### ACTIVITY
All of the data must be returned word for word.

•••••

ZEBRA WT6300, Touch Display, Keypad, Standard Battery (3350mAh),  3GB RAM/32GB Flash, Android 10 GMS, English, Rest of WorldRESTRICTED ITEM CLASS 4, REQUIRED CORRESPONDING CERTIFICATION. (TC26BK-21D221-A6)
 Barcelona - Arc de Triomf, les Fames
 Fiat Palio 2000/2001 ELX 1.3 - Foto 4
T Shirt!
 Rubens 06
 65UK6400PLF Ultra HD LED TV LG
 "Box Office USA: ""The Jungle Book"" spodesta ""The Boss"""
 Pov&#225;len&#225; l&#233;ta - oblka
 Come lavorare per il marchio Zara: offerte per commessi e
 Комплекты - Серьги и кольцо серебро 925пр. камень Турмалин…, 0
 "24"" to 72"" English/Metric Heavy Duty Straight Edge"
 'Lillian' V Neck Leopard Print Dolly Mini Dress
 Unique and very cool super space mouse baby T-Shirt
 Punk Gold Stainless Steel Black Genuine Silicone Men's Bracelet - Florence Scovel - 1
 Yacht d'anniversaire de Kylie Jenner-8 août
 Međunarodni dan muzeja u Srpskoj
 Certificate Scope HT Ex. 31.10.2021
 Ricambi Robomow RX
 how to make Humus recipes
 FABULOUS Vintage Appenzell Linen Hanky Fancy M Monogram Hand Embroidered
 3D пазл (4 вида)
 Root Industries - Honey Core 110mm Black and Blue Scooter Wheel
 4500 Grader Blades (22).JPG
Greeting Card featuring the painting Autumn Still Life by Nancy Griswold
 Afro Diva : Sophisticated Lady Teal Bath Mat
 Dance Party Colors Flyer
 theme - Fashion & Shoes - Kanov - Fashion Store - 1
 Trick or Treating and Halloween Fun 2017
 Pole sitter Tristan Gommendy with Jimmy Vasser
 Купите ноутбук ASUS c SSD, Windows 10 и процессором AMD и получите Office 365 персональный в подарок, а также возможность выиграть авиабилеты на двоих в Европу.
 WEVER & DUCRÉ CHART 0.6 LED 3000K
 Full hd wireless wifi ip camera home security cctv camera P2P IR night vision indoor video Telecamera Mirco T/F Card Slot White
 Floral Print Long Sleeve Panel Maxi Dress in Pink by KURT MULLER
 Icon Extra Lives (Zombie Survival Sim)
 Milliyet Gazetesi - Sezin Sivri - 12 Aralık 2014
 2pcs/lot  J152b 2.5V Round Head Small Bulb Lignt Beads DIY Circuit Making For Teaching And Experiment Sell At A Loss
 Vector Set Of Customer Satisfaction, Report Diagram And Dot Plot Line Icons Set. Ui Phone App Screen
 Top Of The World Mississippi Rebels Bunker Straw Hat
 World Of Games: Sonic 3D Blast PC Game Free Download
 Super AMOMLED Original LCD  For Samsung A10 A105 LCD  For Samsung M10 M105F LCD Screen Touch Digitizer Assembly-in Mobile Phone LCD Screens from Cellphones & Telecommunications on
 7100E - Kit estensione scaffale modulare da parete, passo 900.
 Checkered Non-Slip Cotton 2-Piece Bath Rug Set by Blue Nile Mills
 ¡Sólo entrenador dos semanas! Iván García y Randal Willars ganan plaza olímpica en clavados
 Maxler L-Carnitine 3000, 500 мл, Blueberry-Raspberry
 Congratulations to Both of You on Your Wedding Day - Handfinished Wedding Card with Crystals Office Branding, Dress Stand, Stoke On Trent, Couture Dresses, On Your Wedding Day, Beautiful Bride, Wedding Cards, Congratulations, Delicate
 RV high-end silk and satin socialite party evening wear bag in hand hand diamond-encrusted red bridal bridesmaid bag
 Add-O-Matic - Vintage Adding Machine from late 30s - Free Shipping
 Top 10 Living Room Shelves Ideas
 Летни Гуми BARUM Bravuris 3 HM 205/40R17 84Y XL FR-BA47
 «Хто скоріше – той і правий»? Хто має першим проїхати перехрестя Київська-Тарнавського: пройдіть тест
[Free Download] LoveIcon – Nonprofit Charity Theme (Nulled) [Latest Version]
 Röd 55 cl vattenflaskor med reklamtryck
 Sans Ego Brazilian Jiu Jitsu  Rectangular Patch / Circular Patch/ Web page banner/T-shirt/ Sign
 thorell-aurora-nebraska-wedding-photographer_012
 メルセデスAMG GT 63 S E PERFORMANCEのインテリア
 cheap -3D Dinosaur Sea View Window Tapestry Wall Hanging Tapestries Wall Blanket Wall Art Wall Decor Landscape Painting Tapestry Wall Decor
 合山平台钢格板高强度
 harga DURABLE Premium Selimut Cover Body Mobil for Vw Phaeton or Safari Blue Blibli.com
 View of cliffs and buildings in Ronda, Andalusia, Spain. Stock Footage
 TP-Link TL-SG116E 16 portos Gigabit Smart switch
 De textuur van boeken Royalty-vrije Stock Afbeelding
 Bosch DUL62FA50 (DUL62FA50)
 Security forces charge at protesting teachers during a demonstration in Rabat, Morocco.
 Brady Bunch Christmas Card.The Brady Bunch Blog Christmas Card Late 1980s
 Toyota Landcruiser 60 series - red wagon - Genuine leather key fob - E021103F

•••••

### WRITTEN REPLY
ZEBRA WT6300, Touch Display, Keypad, Standard Battery (3350mAh),  3GB RAM/32GB Flash, Android 10 GMS, English, Rest of WorldRESTRICTED ITEM CLASS 4, REQUIRED CORRESPONDING CERTIFICATION. (TC26BK-21D221-A6)
 Barcelona - Arc de Triomf, les Fames
 Fiat Palio 2000/2001 ELX 1.3 - Foto 4
T Shirt!
 Rubens 06
 65UK6400PLF Ultra HD LED TV LG
 "Box Office USA: ""The Jungle Book"" spodesta ""The Boss"""
 Pov&#225;len&#225; l&#233;ta - oblka
 Come lavorare per il marchio Zara: offerte per commessi e
 Комплекты - Серьги и кольцо серебро 925пр. камень Турмалин…, 0
 "24"" to 72"" English/Metric Heavy Duty Straight Edge"
 'Lillian' V Neck Leopard Print Dolly Mini Dress
 Unique and very cool super space mouse baby T-Shirt
 Punk Gold Stainless Steel Black Genuine Silicone Men's Bracelet - Florence Scovel - 1
 Yacht d'anniversaire de Kylie Jenner-8 août
 Međunarodni dan muzeja u Srpskoj
 Certificate Scope HT Ex. 31.10.2021
 Ricambi Robomow RX
 how to make Humus recipes
 FABULOUS Vintage Appenzell Linen Hanky Fancy M Monogram Hand Embroidered
 3D пазл (4 вида)
 Root Industries - Honey Core 110mm Black and Blue Scooter Wheel
 4500 Grader Blades (22).JPG
Greeting Card featuring the painting Autumn Still Life by Nancy Griswold
 Afro Diva : Sophisticated Lady Teal Bath Mat
 Dance Party Colors Flyer
 theme - Fashion & Shoes - Kanov - Fashion Store - 1
 Trick or Treating and Halloween Fun 2017
 Pole sitter Tristan Gommendy with Jimmy Vasser
 Купите ноутбук ASUS c SSD, Windows 10 и процессором AMD и получите Office 365 персональный в подарок, а также возможность выиграть авиабилеты на двоих в Европу.
 WEVER & DUCRÉ CHART 0.6 LED 3000K
 Full hd wireless wifi ip camera home security cctv camera P2P IR night vision indoor video Telecamera Mirco T/F Card Slot White
 Floral Print Long Sleeve Panel Maxi Dress in Pink by KURT MULLER
 Icon Extra Lives (Zombie Survival Sim)
 Milliyet Gazetesi - Sezin Sivri - 12 Aralık 2014
 2pcs/lot  J152b 2.5V Round Head Small Bulb Lignt Beads DIY Circuit Making For Teaching And Experiment Sell At A Loss
 Vector Set Of Customer Satisfaction, Report Diagram And Dot Plot Line Icons Set. Ui Phone App Screen
 Top Of The World Mississippi Rebels Bunker Straw Hat
 World Of Games: Sonic 3D Blast PC Game Free Download
 Super AMOMLED Original LCD  For Samsung A10 A105 LCD  For Samsung M10 M105F LCD Screen Touch Digitizer Assembly-in Mobile Phone LCD Screens from Cellphones & Telecommunications on
 7100E - Kit estensione scaffale modulare da parete, passo 900.
 Checkered Non-Slip Cotton 2-Piece Bath Rug Set by Blue Nile Mills
 ¡Sólo entrenador dos semanas! Iván García y Randal Willars ganan plaza olímpica en clavados
 Maxler L-Carnitine 3000, 500 мл, Blueberry-Raspberry
 Congratulations to Both of You on Your Wedding Day - Handfinished Wedding Card with Crystals Office Branding, Dress Stand, Stoke On Trent, Couture Dresses, On Your Wedding Day, Beautiful Bride, Wedding Cards, Congratulations, Delicate
 RV high-end silk and satin socialite party evening wear bag in hand hand diamond-encrusted red bridal bridesmaid bag
 Add-O-Matic - Vintage Adding Machine from late 30s - Free Shipping
 Top 10 Living Room Shelves Ideas
 Летни Гуми BARUM Bravuris 3 HM 205/40R17 84Y XL FR-BA47
 «Хто скоріше – той і правий»? Хто має першим проїхати перехрестя Київська-Тарнавського: пройдіть тест
[Free Download] LoveIcon – Nonprofit Charity Theme (Nulled) [Latest Version]
 Röd 55 cl vattenflaskor med reklamtryck
 Sans Ego Brazilian Jiu Jitsu  Rectangular Patch / Circular Patch/ Web page banner/T-shirt/ Sign
 thorell-aurora-nebraska-wedding-photographer_012
 メルセデスAMG GT 63 S E PERFORMANCEのインテリア
 cheap -3D Dinosaur Sea View Window Tapestry Wall Hanging Tapestries Wall Blanket Wall Art Wall Decor Landscape Painting Tapestry Wall Decor
 合山平台钢格板高强度
 harga DURABLE Premium Selimut Cover Body Mobil for Vw Phaeton or Safari Blue Blibli.com
 View of cliffs and buildings in Ronda, Andalusia, Spain. Stock Footage
 TP-Link TL-SG116E 16 portos Gigabit Smart switch
 De textuur van boeken Royalty-vrije Stock Afbeelding
 Bosch DUL62FA50 (DUL62FA50)
 Security forces charge at protesting teachers during a demonstration in Rabat, Morocco.
 Brady Bunch Christmas Card.The Brady Bunch Blog Christmas Card Late 1980s
 Toyota Landcruiser 60 series - red wagon - Genuine leather key fob - E021103F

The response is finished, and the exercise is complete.